Challenges:
1. Summarize the core exercises passage in two sentences.
2. Print a section of the core exercises passage word for word, starting at "Take on the" and ending at "core exercises well.".
3. According to the core exercises passage, what does the plank look like?

Selection:
————————

Core Exercises

Adrea Gibbs
Planking to increase core strength

Finding the right core exercises can be easy. It is often the implementation that is the hard part. Determining specific needs and interests is step one in putting together a successful core exercise program that will keep you engaged and on the path to creating a strong core.

Take on the Core

Fitness professionals often discuss the need to have a strong core, the combined muscles that surround and support the spine. Core exercises focus on the following:

  • Building and strengthening muscles of the torso, which include back, abdominals, and hips
  • Creating a balanced, strong, and healthy physique
  • Minimizing the risk of physical injury

Core exercises, such as the plank, which looks like a push-up being held in the upward phase of the movement, are extremely challenging, focusing directly on the core are of the body. As with all exercise, using proper form is important for success.

It is also important to remember the lower back is a major part of the core structure. Stretching properly and heightening awareness of how the engaged part of the back plays into the body's structural integrity is the key to executing core exercises well.

————————

Data block:

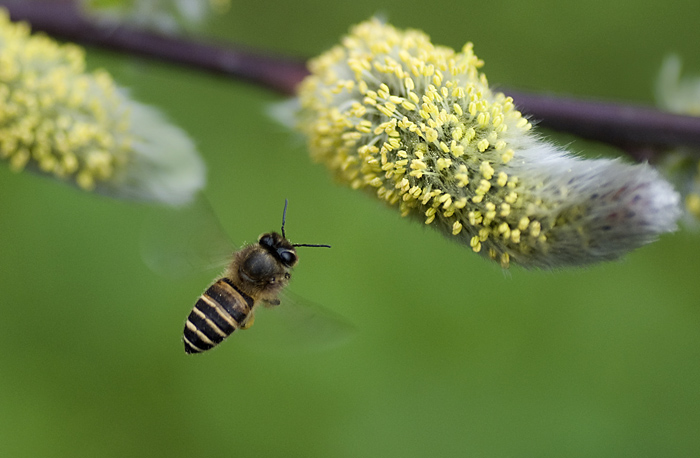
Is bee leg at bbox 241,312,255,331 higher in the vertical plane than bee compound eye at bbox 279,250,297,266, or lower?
lower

————————

Results for each task:
1. Finding the right core exercises can be easy, but implementing them is often the hard part, and determining specific needs and interests is the first step in putting together a successful program. Core exercises build and strengthen the muscles of the torso, create a balanced and healthy physique, and minimize the risk of injury, and proper form and awareness of the lower back are key to executing them well.

2.
Take on the Core

Fitness professionals often discuss the need to have a strong core, the combined muscles that surround and support the spine. Core exercises focus on the following:

  • Building and strengthening muscles of the torso, which include back, abdominals, and hips
  • Creating a balanced, strong, and healthy physique
  • Minimizing the risk of physical injury

Core exercises, such as the plank, which looks like a push-up being held in the upward phase of the movement, are extremely challenging, focusing directly on the core are of the body. As with all exercise, using proper form is important for success.

It is also important to remember the lower back is a major part of the core structure. Stretching properly and heightening awareness of how the engaged part of the back plays into the body's structural integrity is the key to executing core exercises well.

3. It looks like a push-up being held in the upward phase of the movement.